Rows contained in a dataset:
— Begin —

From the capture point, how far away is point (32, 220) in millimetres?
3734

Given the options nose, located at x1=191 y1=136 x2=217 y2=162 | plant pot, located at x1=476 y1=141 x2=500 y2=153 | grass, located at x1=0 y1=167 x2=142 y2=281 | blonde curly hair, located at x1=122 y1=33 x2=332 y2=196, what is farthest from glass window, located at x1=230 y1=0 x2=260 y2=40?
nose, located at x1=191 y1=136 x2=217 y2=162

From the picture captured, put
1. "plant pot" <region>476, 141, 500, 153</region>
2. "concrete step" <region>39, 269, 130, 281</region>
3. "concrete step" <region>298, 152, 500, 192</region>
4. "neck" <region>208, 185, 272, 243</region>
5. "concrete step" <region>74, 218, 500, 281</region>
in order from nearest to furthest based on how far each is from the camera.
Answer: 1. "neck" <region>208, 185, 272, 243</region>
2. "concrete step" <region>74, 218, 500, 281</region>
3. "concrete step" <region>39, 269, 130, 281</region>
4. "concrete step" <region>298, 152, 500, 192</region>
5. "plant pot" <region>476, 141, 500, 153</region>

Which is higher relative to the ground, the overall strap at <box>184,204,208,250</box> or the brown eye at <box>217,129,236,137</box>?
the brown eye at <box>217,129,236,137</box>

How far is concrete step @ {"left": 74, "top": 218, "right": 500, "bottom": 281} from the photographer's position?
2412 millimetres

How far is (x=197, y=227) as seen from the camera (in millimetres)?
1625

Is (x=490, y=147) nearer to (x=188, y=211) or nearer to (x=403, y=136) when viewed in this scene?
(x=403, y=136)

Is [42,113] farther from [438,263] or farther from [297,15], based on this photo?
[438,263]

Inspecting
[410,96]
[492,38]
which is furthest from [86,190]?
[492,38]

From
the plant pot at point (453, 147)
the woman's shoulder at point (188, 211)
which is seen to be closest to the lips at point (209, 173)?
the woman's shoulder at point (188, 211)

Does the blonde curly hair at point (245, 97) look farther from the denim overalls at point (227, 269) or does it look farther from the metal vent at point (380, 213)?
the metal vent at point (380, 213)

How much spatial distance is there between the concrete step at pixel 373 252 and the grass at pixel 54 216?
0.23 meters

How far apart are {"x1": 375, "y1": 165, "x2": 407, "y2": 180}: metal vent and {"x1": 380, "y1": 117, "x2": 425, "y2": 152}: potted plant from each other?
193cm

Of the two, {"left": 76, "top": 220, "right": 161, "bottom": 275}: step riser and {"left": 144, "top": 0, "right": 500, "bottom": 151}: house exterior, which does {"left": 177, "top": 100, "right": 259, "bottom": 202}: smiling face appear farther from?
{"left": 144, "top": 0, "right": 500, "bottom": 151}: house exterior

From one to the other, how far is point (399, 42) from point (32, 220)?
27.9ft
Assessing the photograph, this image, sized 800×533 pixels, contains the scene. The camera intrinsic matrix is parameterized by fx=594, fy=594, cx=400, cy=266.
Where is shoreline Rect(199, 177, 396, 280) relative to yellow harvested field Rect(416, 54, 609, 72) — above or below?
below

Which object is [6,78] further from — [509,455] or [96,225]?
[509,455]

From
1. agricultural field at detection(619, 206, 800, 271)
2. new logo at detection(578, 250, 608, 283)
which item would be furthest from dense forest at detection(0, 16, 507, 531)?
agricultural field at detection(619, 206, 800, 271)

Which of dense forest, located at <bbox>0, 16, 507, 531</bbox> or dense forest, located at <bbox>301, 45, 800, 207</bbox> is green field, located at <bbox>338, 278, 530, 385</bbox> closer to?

— End —

#### [WHAT IS REQUIRED]
Reproduce all of the rows above verbatim, preserving every line as it appears.

#### [WORKED ANSWER]
From the capture point, how far away is point (32, 220) in millimetres?
3734

Given the options nose, located at x1=191 y1=136 x2=217 y2=162 | plant pot, located at x1=476 y1=141 x2=500 y2=153 | grass, located at x1=0 y1=167 x2=142 y2=281 | blonde curly hair, located at x1=122 y1=33 x2=332 y2=196, what is farthest from glass window, located at x1=230 y1=0 x2=260 y2=40?
nose, located at x1=191 y1=136 x2=217 y2=162

From the picture captured, put
1. "plant pot" <region>476, 141, 500, 153</region>
2. "concrete step" <region>39, 269, 130, 281</region>
3. "concrete step" <region>298, 152, 500, 192</region>
4. "neck" <region>208, 185, 272, 243</region>
5. "concrete step" <region>74, 218, 500, 281</region>
in order from nearest to furthest based on how far each is from the camera.
Answer: 1. "neck" <region>208, 185, 272, 243</region>
2. "concrete step" <region>74, 218, 500, 281</region>
3. "concrete step" <region>39, 269, 130, 281</region>
4. "concrete step" <region>298, 152, 500, 192</region>
5. "plant pot" <region>476, 141, 500, 153</region>

Which is higher relative to the ground, the overall strap at <box>184,204,208,250</box> or the brown eye at <box>217,129,236,137</box>?
the brown eye at <box>217,129,236,137</box>

How far is concrete step @ {"left": 74, "top": 218, "right": 500, "bottom": 281} from the photographer's position?
2412 millimetres

How far is (x=197, y=227) as seen from the camera (in millimetres)?
1625

Is (x=490, y=147) nearer to (x=188, y=211) or nearer to (x=403, y=136) when viewed in this scene?
(x=403, y=136)

Is [42,113] farther from [438,263] or farther from [297,15], based on this photo?
[438,263]

Inspecting
[410,96]
[492,38]
which is furthest from [86,190]?
[492,38]

From
the plant pot at point (453, 147)
the woman's shoulder at point (188, 211)
which is seen to be closest to the lips at point (209, 173)?
the woman's shoulder at point (188, 211)

Does the blonde curly hair at point (245, 97) look farther from the denim overalls at point (227, 269) or does it look farther from the metal vent at point (380, 213)?
the metal vent at point (380, 213)

How much spatial distance is there between the concrete step at pixel 373 252 and the grass at pixel 54 216?
0.23 meters

How far apart are {"x1": 375, "y1": 165, "x2": 407, "y2": 180}: metal vent and {"x1": 380, "y1": 117, "x2": 425, "y2": 152}: potted plant from each other?
193cm

Of the two, {"left": 76, "top": 220, "right": 161, "bottom": 275}: step riser and {"left": 144, "top": 0, "right": 500, "bottom": 151}: house exterior, which does {"left": 177, "top": 100, "right": 259, "bottom": 202}: smiling face appear farther from?
{"left": 144, "top": 0, "right": 500, "bottom": 151}: house exterior

From one to the other, how far is point (399, 42) from point (32, 220)?
27.9ft
Assessing the photograph, this image, sized 800×533 pixels, contains the scene. The camera intrinsic matrix is parameterized by fx=594, fy=594, cx=400, cy=266.
Where is shoreline Rect(199, 177, 396, 280) relative to yellow harvested field Rect(416, 54, 609, 72) — above or below?
below

Which object is [6,78] further from — [509,455] or [96,225]?
[509,455]

From
1. agricultural field at detection(619, 206, 800, 271)
2. new logo at detection(578, 250, 608, 283)
which item would be furthest from dense forest at detection(0, 16, 507, 531)?
agricultural field at detection(619, 206, 800, 271)

Which of dense forest, located at <bbox>0, 16, 507, 531</bbox> or dense forest, located at <bbox>301, 45, 800, 207</bbox> is green field, located at <bbox>338, 278, 530, 385</bbox> closer to?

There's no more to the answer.